Source document START
8. A key feature of the programme of concerted action set
out below is that differentiated action on various fronts by
each Member country can, taken together, ease the
constraints facing each of them individually:
9. Ministers underlined the fact that successful
implementation of this programme depends not only on
government policy, but also on the extent to which all
concerned pursue responsible attitudes towards the
determination of prices and incomes. They stressed their
conviction that, with the necessary co-operation from both
sides of industry, more sustained and better balanced
economic growth can be secured with a further progressive
reduction of inflation.
II. A Programme of Concerted Action
10. Against this background, Ministers have agreed on the
following major components of a programme of concerted
action.
Demand Management and Stabilization
11. Ministers agreed on the respective responsibilities of
individual Member countries in contributing to faster
growth, greater price stability and better payments
equilibrium over the next 18 months:
ii) All other Member countries, who are not currently
in a position to take explicit action to expand
domestic demand beyond what is now in prospect, should
concentrate primarily on reducing inflation and improving
their balance-of- payments position. Most countries in
this group can accept the faster growth which
concerted action will impart through a stronger rise in
their exports. But in a few of them, where activity
has been increasing briskly and demand pressures are
quite strong, increased exports resulting from concerted
action should be accompanied by reinforced
stabilization policies which prevent any net addition to
total demand. It is particularly important that the recent
acceleration of inflation in the United States
should be reversed.
Maintenance of an Open Market-Oriented Economic System
12. Ministers agreed that firm commitments to maintain an
open market-oriented economic system are essential to the
success of this programme. To this end, Ministers:
ii) Reaffirmed their determination to bring the
Multilateral Trade Negotiations to a successful
outcome in the near future.
iii) Expressed satisfaction that the negotiations for
an Arrangement on guidelines for officially
supported export credits had been successfully concluded in
February. The United States and Canada requested
other Participants in it to enter into negotiations
for the substantive improvement of the existing
Arrangement. Other Participants were not in a position to
react definitively to this request on this
occasion. However, in recalling that the Arrangement had
only come into force in April, they noted the provision in
it for reviews at regular intervals, starting this
autumn, of its operation in practice and that these
reviews would provide the opportunity to consider any
further suggestions for reinforcing administration
of the guidelines.
iv) Agreed on the general orientations for policies
to facilitate the structural adjustments needed to
sustain faster economic growth annexed to this
Communique (Annex 11).
Source document END
__Exercise tasks__:
A - Answer these questions about the communique, one line each:
(i) Besides government policy, what does successful implementation of the programme depend on?
(ii) In what month were the negotiations on the export credits Arrangement concluded?
(iii) Which two countries asked other Participants to negotiate a substantive improvement of that Arrangement?
B - Resume the communique on concerted action, starting right after its final sentence.
Data below START
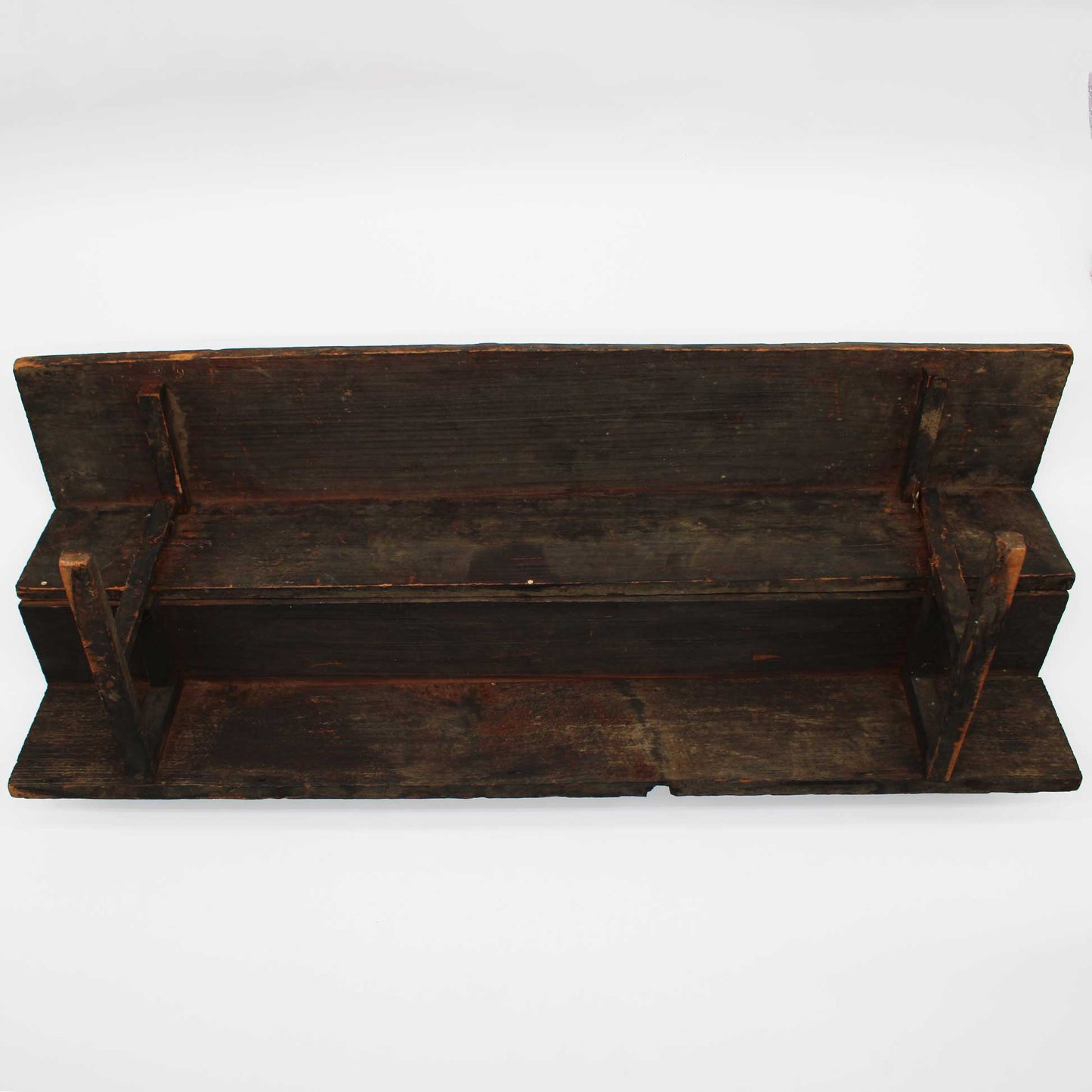 Display Stand_58A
Data below END
__Answers given__:
A -
(i) The extent to which all concerned pursue responsible attitudes towards the determination of prices and incomes.
(ii) February.
(iii) The United States and Canada.

B -
Energy
13. Ministers took note of the decision as adopted by the
Governing Board of the International Energy Agency at
Ministerial level on 6th October, 1977. They stressed that
strengthened energy policies form an essential part of the
concerted action programme. While recognising that
considerable progress has been made. Ministers underlined
the following orientations for energy policies and agreed
that they need to be pursued vigorously:
ii) More should be done to achieve greater energy
conservation, to replace oil by other forms of
energy (particularly by expanding coal use, assuring
adequate nuclear programmes as appropriate and
developing stable and reliable conditions for
trade in coal and nuclear fuels and technologies) and to
encourage expanded oil and gas exploration and development
and intensified research and development for new
energy technologies. A key requirement is the need to
resolve as soon as possible conflicts which may exist
between energy requirements and important
environmental, regional, safety and security
concerns.
14. Given its predominant weight as both a consumer and
producer of energy and the cost of oil imports to its
balance of payments, it is of decisive importance that the
United States should complete the adoption of a
comprehensive energy policy along these lines as soon as
possible. At the same time, other Member countries have, in
the aggregate, an equally important contribution to make,
and Ministers agreed that in these countries energy policies
need to be strengthened further.
Monetary Co-operation
15. Implementation of policies along the lines described
above, particularly if adopted in the framework of a
concerted programme, will not only improve the prospects for
economic growth, but will also help to reduce existing
payments imbalances and thereby contribute to greater
stability in foreign exchange markets. Ministers agreed that
monetary policy has an important role to play in the
achievement of these objectives. While recognising that
exchange rates need to reflect underlying economic
conditions, Ministers agreed that their countries will
continue to co-operate closely and to intervene in exchange
markets to counter disorderly conditions. Greater stability
in foreign exchange markets will, in turn, improve
confidence and help to achieve sustained economic growth.
16. Ministers agreed that the prompt implementation of the
various components of this programme of concerted action
should be followed up in the appropriate bodies of the
Organisation.
17. Ministers noted the work undertaken with respect to
paragraph 17 of the Communique issued after their last
meeting concerning the particular problems of the less-
industrialised Member countries, and agreed that the outcome
of this work should be reported to the next meeting of the
Council at Ministerial level.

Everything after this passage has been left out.